By Ben Harder
Spending one’s childhood in a community with polluted air stalls lung development roughly as much as does having a mother who smokes, according to a study of children growing up in southern California.
That finding lengthens the list of negative effects on health that stem from bad air (SN: 8/2/03, p. 72: Air Sickness), but it also suggests that antipollution measures could prevent deficits in pulmonary development.
Adolescence is prime growing time for lungs. To evaluate the effects of air pollution during this important period, W. James Gauderman of the University of Southern California in Los Angeles and his colleagues in 1993 tested the lung capacity of 1,759 fourth graders in a dozen southern California communities, including some notably clean areas and some of the most polluted towns in the United States.
Then, through 2001, the researchers annually repeated the test on as many of the original volunteers as they could locate. Moreover, they recorded information on each child’s health and exposure to tobacco smoke.

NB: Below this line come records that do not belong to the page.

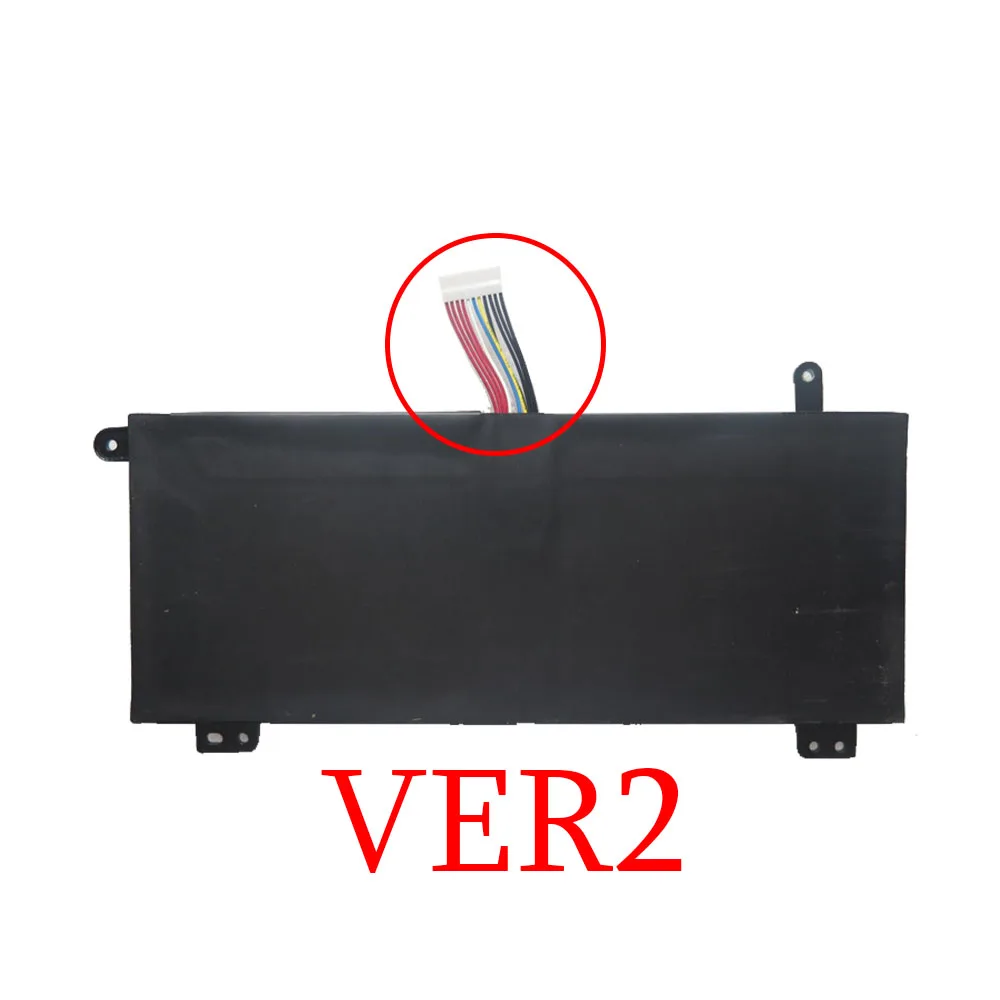 Аккумулятор для AEC676984-2S1P 5600MAH 42,56WH 7,6 В (art.: 3920d1468dbbf) - 3920d1468dbbf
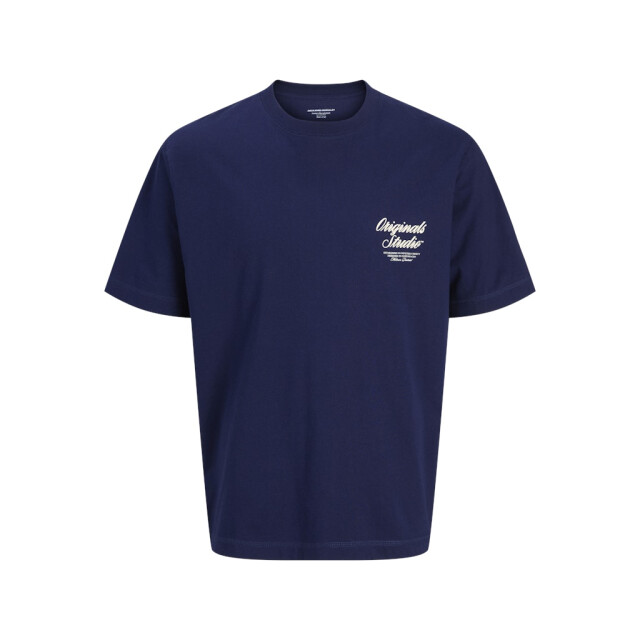Jack & Jones Jornorrebro typo tee ss crew neck noos - 5339.30.0016 large
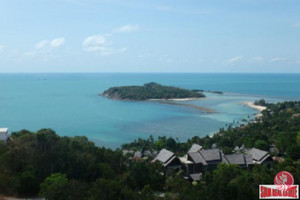 Działka na sprzedaż Choengmon, Surat Thani, Thailand - zdjęcie 1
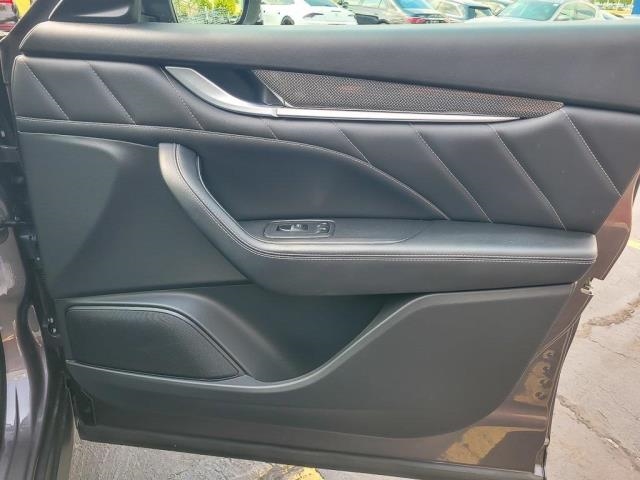 2022 Maserati Levante Modena AWD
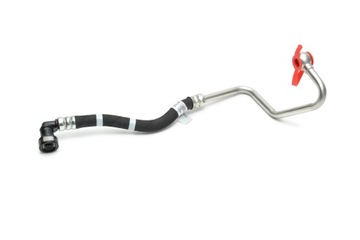 фото thumb №1, Iveco daily 3.0 2014 2016 шланг підсилювача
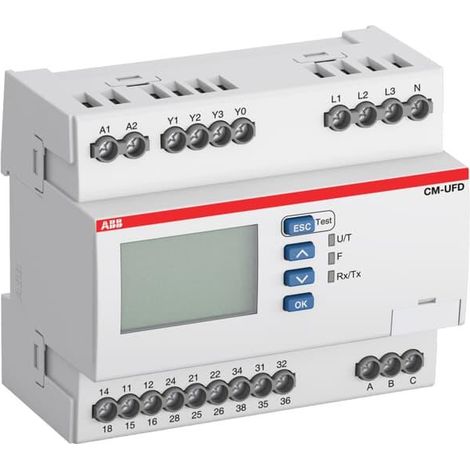 CM-UFD.M31M 1SVR560731R3701 ABB HD452112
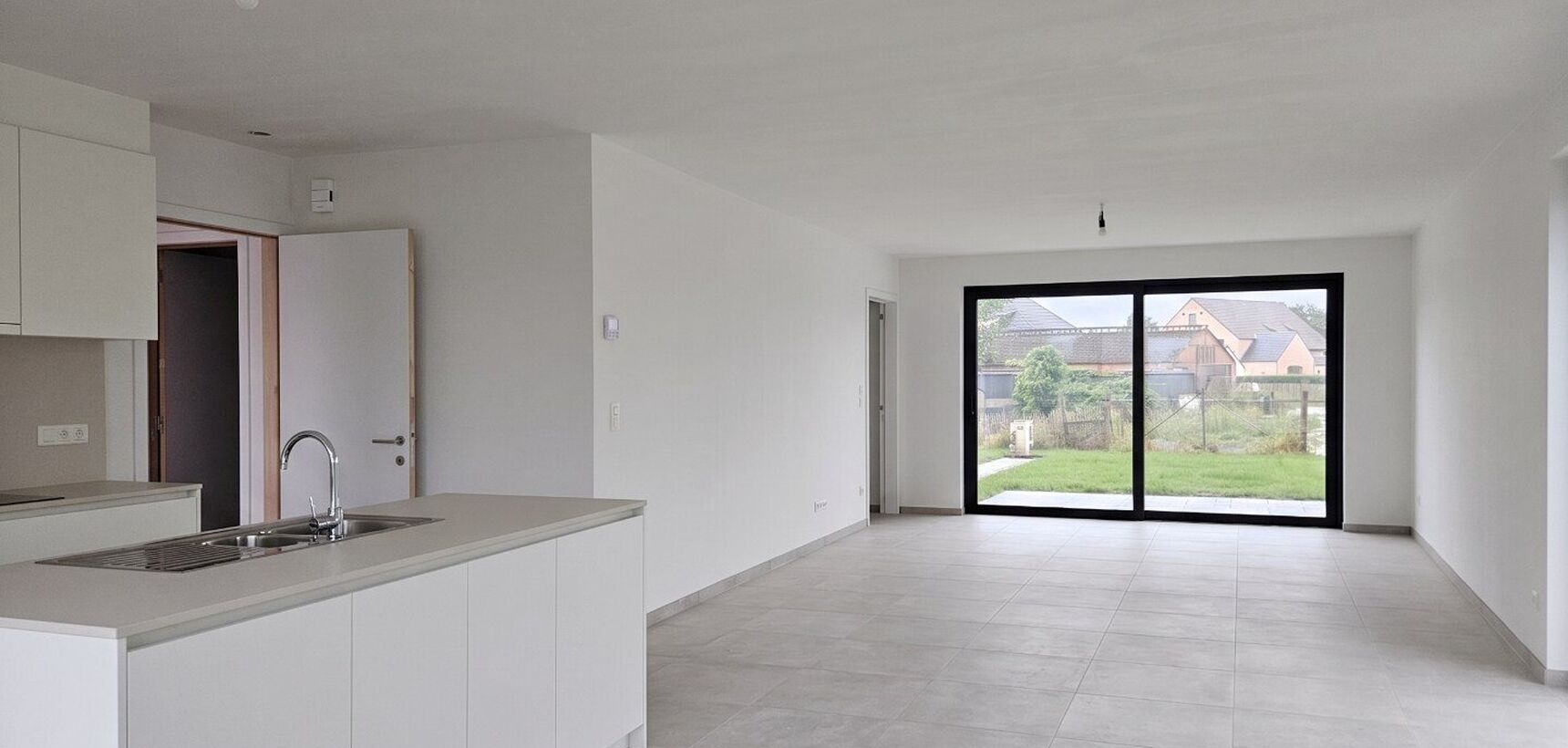 Huis te huur in Dessel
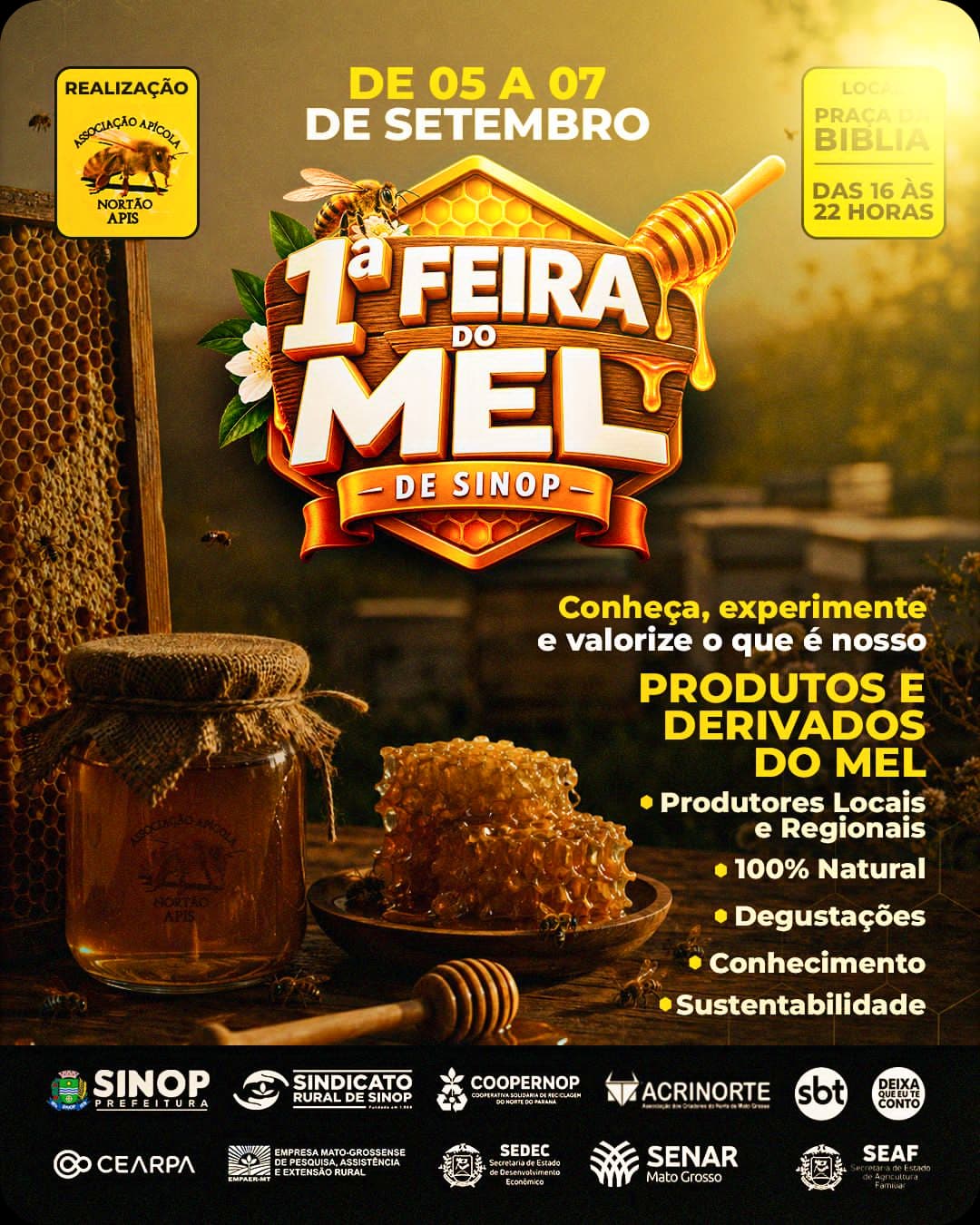 agronortao_feira_do_mel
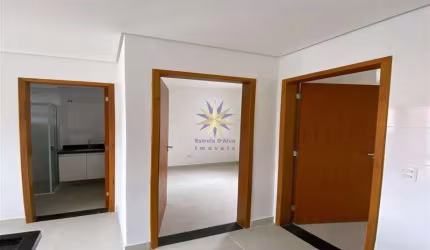 Apartamento em Vila Esperança -  São Paulo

Gauderman and his colleagues also took air samples, which they used to estimate concentrations of various air pollutants in each participating community.
Between the ages of 10 and 18 years, most of the boys doubled their lung function, and girls increased theirs by about two-thirds. About 4 percent of the 18-year-olds fell at least 20 percent short of the value that the scientists had predicted for them, taking into account such factors as their sex, size, tobacco exposure, and any asthma.
Teens who had grown up in towns with the dirtiest air were up to five times as likely to have lower-than-expected lung function as were kids in the cleanest communities. The average differences in lung capacity between the most-polluted and cleanest-air towns were similar to those previously observed among children whose mothers did and didn’t smoke, respectively.
Airborne carbon, nitrogen dioxide, acid vapors, and particulate matter contributed to the diminished lung capacity, Gauderman and his colleagues report in the Sept. 9 New England Journal of Medicine. In southern California, they note, those pollutants come mainly from cars and trucks.
The entire population faces long-term harm from modest air pollution, says
C. Arden Pope III of Brigham Young University in Provo, Utah. The study indicates that boys and girls, teen smokers and nonsmokers, and kids with and without asthma are equally susceptible, he says.
“Even relatively small amounts of air pollution have fairly large, long-term effects on pulmonary health,” Pope says. The harm to young lungs appears proportional to the pollutants’ concentrations, no matter how low they fall. Any worsening of air quality, even within currently permitted ranges, is thus likely to harm public health, he says.
On the other hand, air-quality improvements could produce health benefits. “Extremely high concentrations of air pollution remain in many areas of the world, and decreasing these concentrations offers substantial opportunities for disease prevention,” Pope says.